Stored items:
---

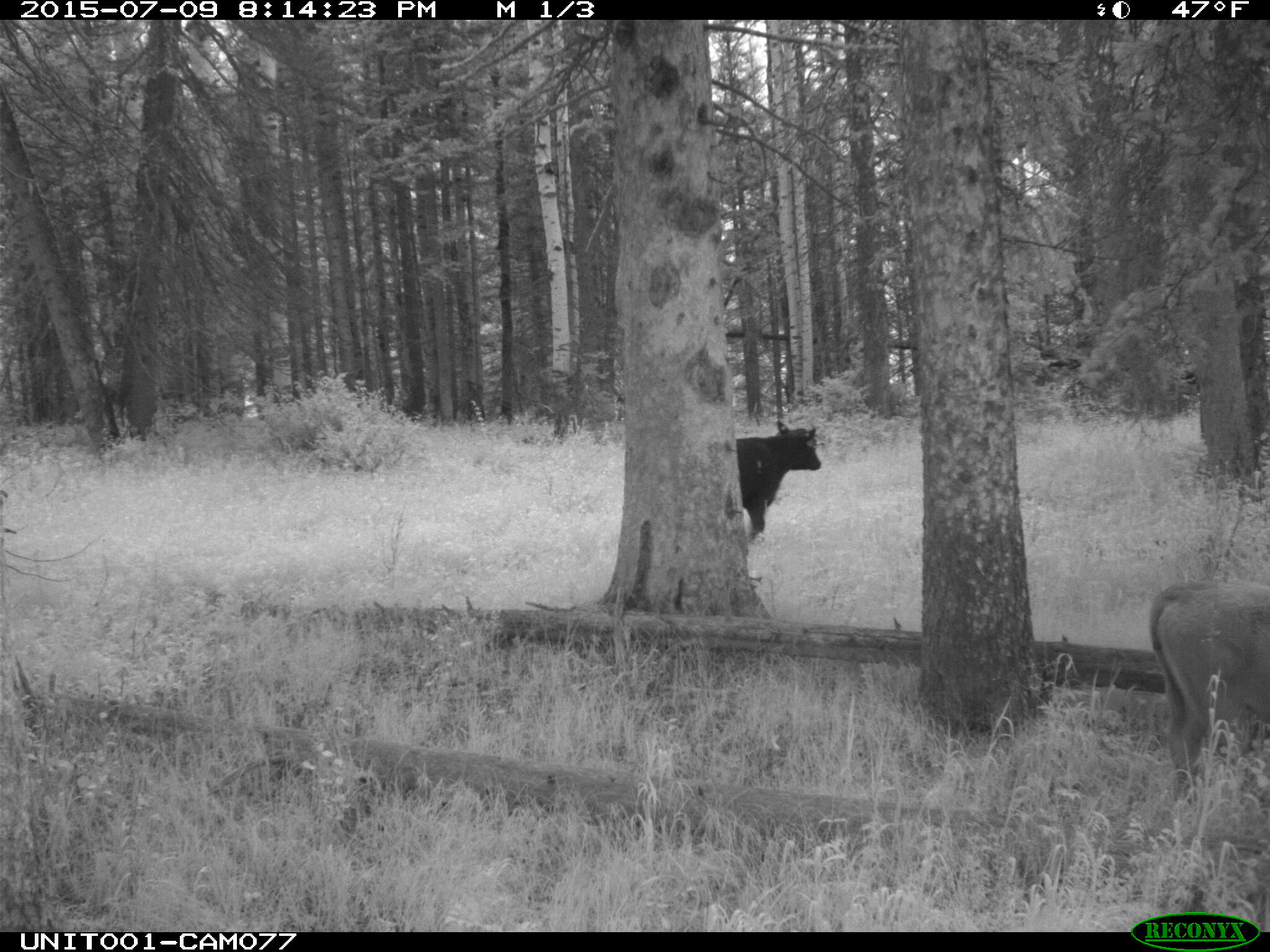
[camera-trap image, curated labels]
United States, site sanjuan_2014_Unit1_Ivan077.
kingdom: Animalia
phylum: Chordata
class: Mammalia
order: Artiodactyla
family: Bovidae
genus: Bos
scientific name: Bos taurus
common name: domestic cow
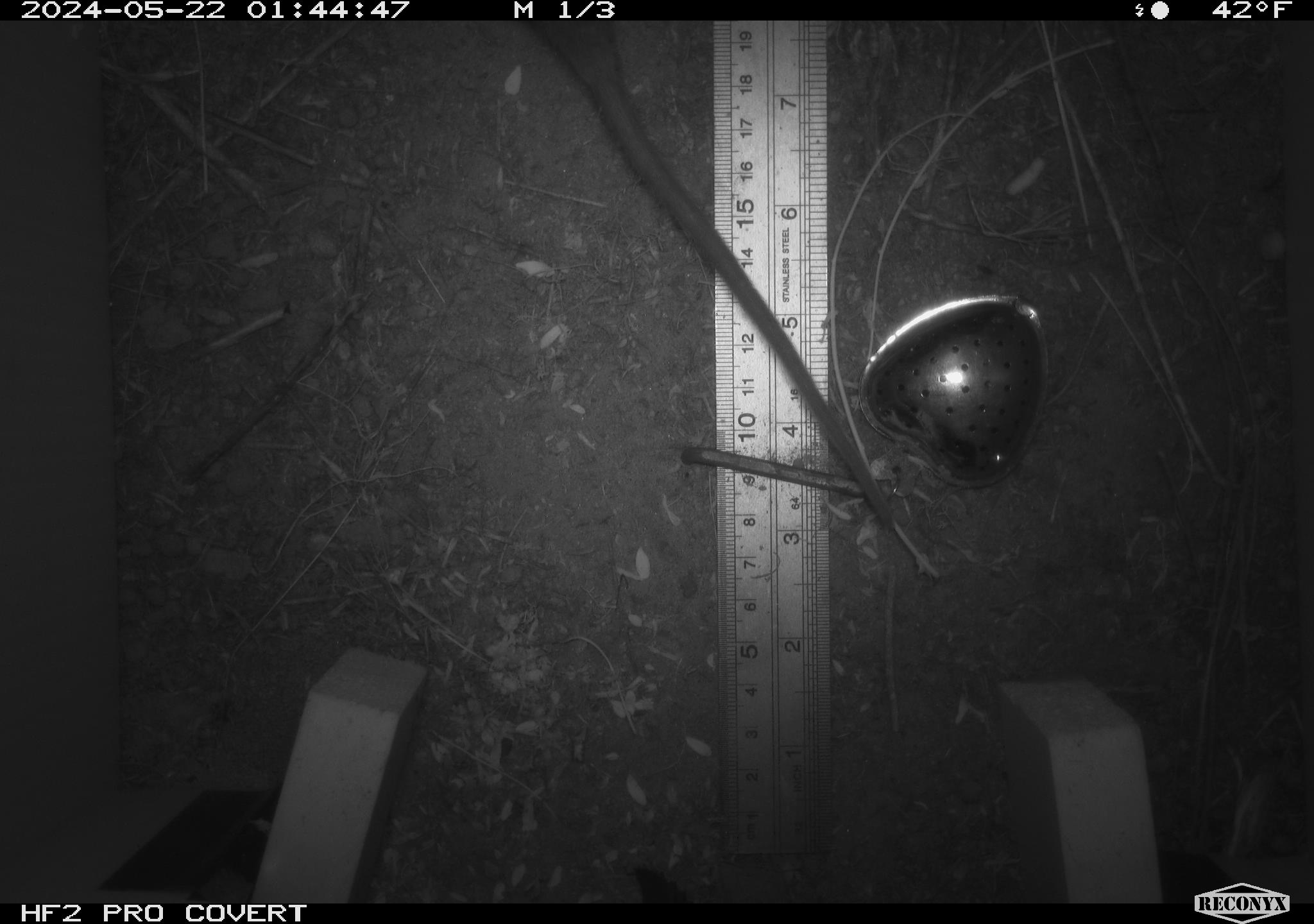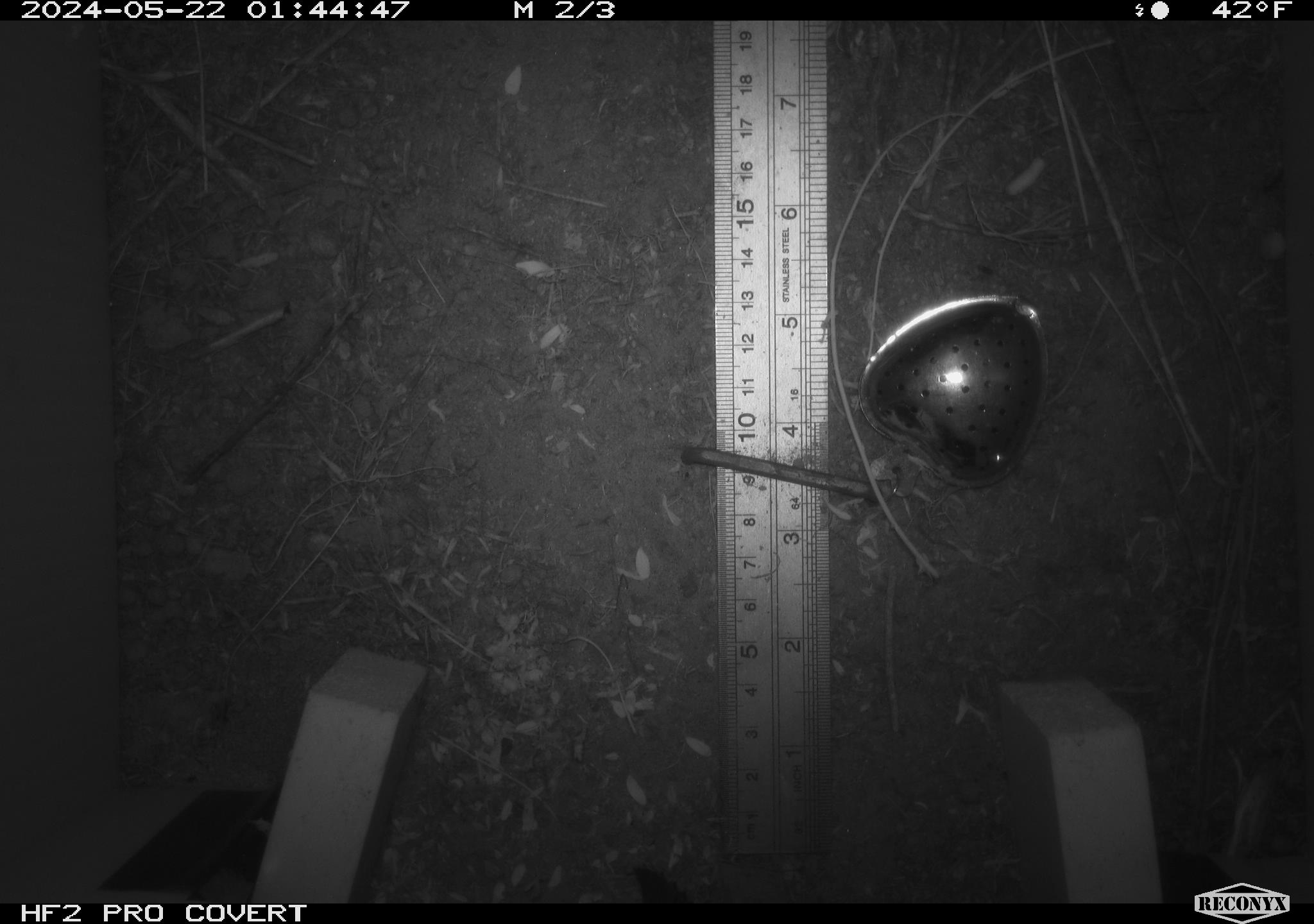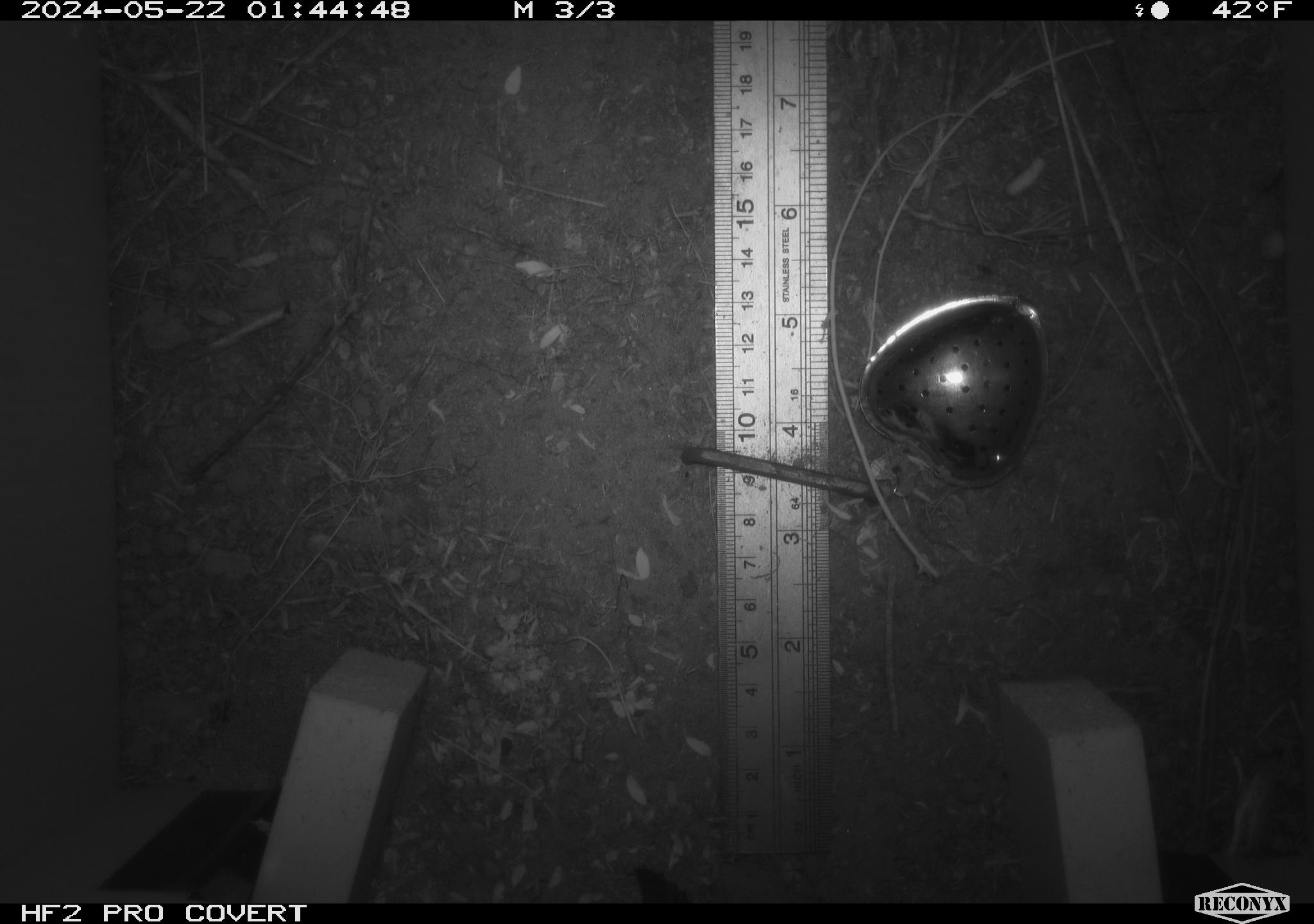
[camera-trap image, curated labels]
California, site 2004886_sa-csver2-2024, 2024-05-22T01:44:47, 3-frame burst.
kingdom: Animalia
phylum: Chordata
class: Mammalia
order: Rodentia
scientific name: Rodentia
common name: rodent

---

(WHAT YOU ARE ASKED TO DO): Your copy should match the entries above exactly and contain no pictures.

(EXERCISE SOLUTION):
[camera-trap image, curated labels]
United States, site sanjuan_2014_Unit1_Ivan077.
kingdom: Animalia
phylum: Chordata
class: Mammalia
order: Artiodactyla
family: Bovidae
genus: Bos
scientific name: Bos taurus
common name: domestic cow
[camera-trap image, curated labels]
California, site 2004886_sa-csver2-2024, 2024-05-22T01:44:47, 3-frame burst.
kingdom: Animalia
phylum: Chordata
class: Mammalia
order: Rodentia
scientific name: Rodentia
common name: rodent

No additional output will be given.